思案に走った二人の表情を見るに、どうやら納得はしたらしい。精霊の方は未だに得心が行っていない様だが、理解はした様だ。


最悪俺一人なら良いが、あまり目立ち過ぎても世話になるサウリール達にも迷惑が掛かってしまう。この様な狭い集落で住みにくくなるというのは、実質の死を意味する。それは何としても避けねばならない。



「理解したか? そんじゃあ事情を説明する時は頼んだぞ。基本的な説明は俺がするから、時折それに相槌を打ってくれるだけで良い」



二人とも俺の説明に頷いてくれるが、精霊の方はどうにも不服そうだ。再度言い含めておこうかとも考えたが、足音はすぐそこまで迫っている。これ以上の作戦会議は向こうにも聞こえてしまうだろう。


さてーーかつてパーティーの仲間だった怪盗から相手を言いくるめる話術は学んだが、果たしてどれだけ通用するか。

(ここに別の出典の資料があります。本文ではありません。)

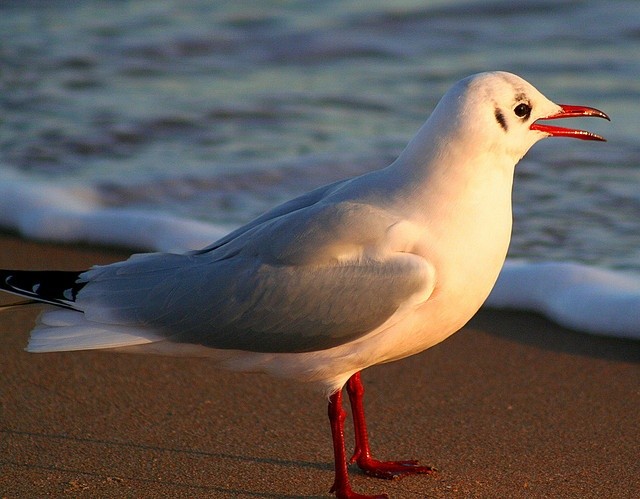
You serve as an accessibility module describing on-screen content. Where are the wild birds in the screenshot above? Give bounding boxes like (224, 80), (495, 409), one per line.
(0, 68), (614, 499)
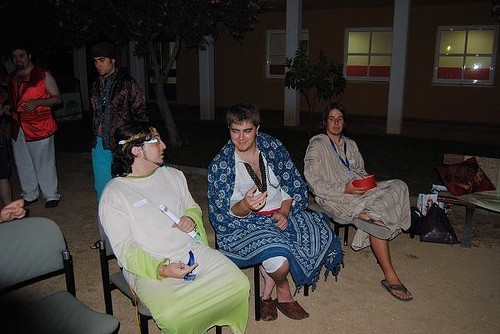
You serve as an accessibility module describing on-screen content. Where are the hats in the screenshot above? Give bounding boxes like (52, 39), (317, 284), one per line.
(92, 42), (114, 57)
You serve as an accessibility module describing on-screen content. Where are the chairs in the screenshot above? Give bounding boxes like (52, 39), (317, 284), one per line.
(0, 216), (120, 334)
(90, 215), (222, 334)
(301, 170), (357, 246)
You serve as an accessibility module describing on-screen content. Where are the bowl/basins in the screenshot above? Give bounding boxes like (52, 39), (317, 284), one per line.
(353, 175), (375, 191)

洞窟の暗闇から姿を現した一団。その先頭には髭を蓄えた老人が杖をついて歩いている。後ろに続いているのは複数人の若者だ。何も頭部に何らかの動物をモチーフにした耳が付いている。


老人は髭を撫でて状況を確認すると、炎の精霊に対し頭を下げる。若者の集団のトップが老人というのは少し考え難い。恐らく彼はこの集落のトップということなのだろうと当たりを付けた。



「おお……これはこれは精霊様。本日もご機嫌麗しゅう御座います。サウリールさんも久しぶりですな。して、失礼ですがそこのお方は……?」



まあ、当然の疑問だ。同族のサウリールならともかく、見たこともない男が精霊の近くにいるのだから聞きたくもなるだろう。俺は警戒を解く為に、頭の中で温めていたシナリオを口にするーー



『うむ、この男は我の主殿だ。皆控え、崇めると良い』


「とおおおおおおおおおおおおおい!!!!」



計画が早速崩された。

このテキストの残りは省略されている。